Les contrats, factures, échanges liés au recrutement et décisions de projet doivent respecter vos propres obligations de conservation. Transférez-les vers un système de stockage longue durée au lieu d’attendre l’expiration de l’archive.
Chaque source dispose ainsi de son propre « bouton d’arrêt ». En cas de fuite ou de messages trop nombreux, désactivez uniquement cette entrée sans changer votre véritable adresse e-mail.
Choisissez un préfixe facile à suivre, sans révéler d’informations personnelles
Utilisez un préfixe lié à l’usage, sans nom, date de naissance ni numéro de commande, par exemple un court code de projet. Lorsque vous recevez un message à cette adresse, vous pouvez savoir à qui elle avait été communiquée.
Le préfixe doit commencer par une lettre, compter de 3 à 30 caractères et éviter les termes réservés par le système.

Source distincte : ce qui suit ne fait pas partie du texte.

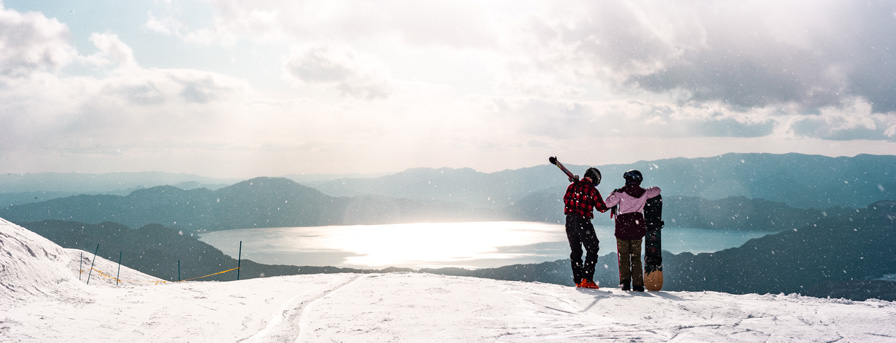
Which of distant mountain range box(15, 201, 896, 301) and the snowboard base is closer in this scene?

Si vous le laissez vide, SendTmp génère une valeur aléatoire conforme aux règles.
Votre véritable boîte reste la racine de votre sécurité
La connexion par code de vérification prouve que vous pouvez accéder à la véritable boîte destinataire. Si celle-ci est compromise, la console des alias peut également l’être. Activez un mot de passe robuste et votre propre authentification multifacteur pour cette boîte.
La validation en deux étapes TOTP de la console offre une protection supplémentaire. Conservez le code QR et la clé dans une application d’authentification fiable ; ne les partagez pas par capture d’écran ni par e-mail.
Dans quels cas utiliser un alias ?
Les abonnements longue durée, candidatures, demandes de logement, inscriptions à des projets et essais nécessitant des notifications ultérieures conviennent bien à un alias dédié. Ils génèrent des messages dans la durée, tout en pouvant nécessiter un blocage rapide un jour ou l’autre.
Pour les services financiers, administratifs et les comptes d’identité principaux, mieux vaut utiliser directement une boîte e-mail réelle et hautement protégée. Un alias peut réduire votre exposition, mais ne doit pas servir à contourner les règles de sécurité d’un organisme.
Faites un rapide nettoyage chaque mois
Examinez le nombre de transferts pour repérer les sources soudainement plus actives ; mettez en pause les projets terminés et supprimez les alias dont vous n’avez plus besoin. Avant de nettoyer, vérifiez que les comptes associés n’utilisent plus cette adresse pour la récupération.
Les échecs de livraison dans l’archive méritent votre attention : vérifiez d’abord que la boîte destinataire est disponible, puis envisagez une nouvelle tentative. Pour les messages manifestement malveillants, utilisez le signalement comme spam plutôt que de relancer sans cesse l’envoi.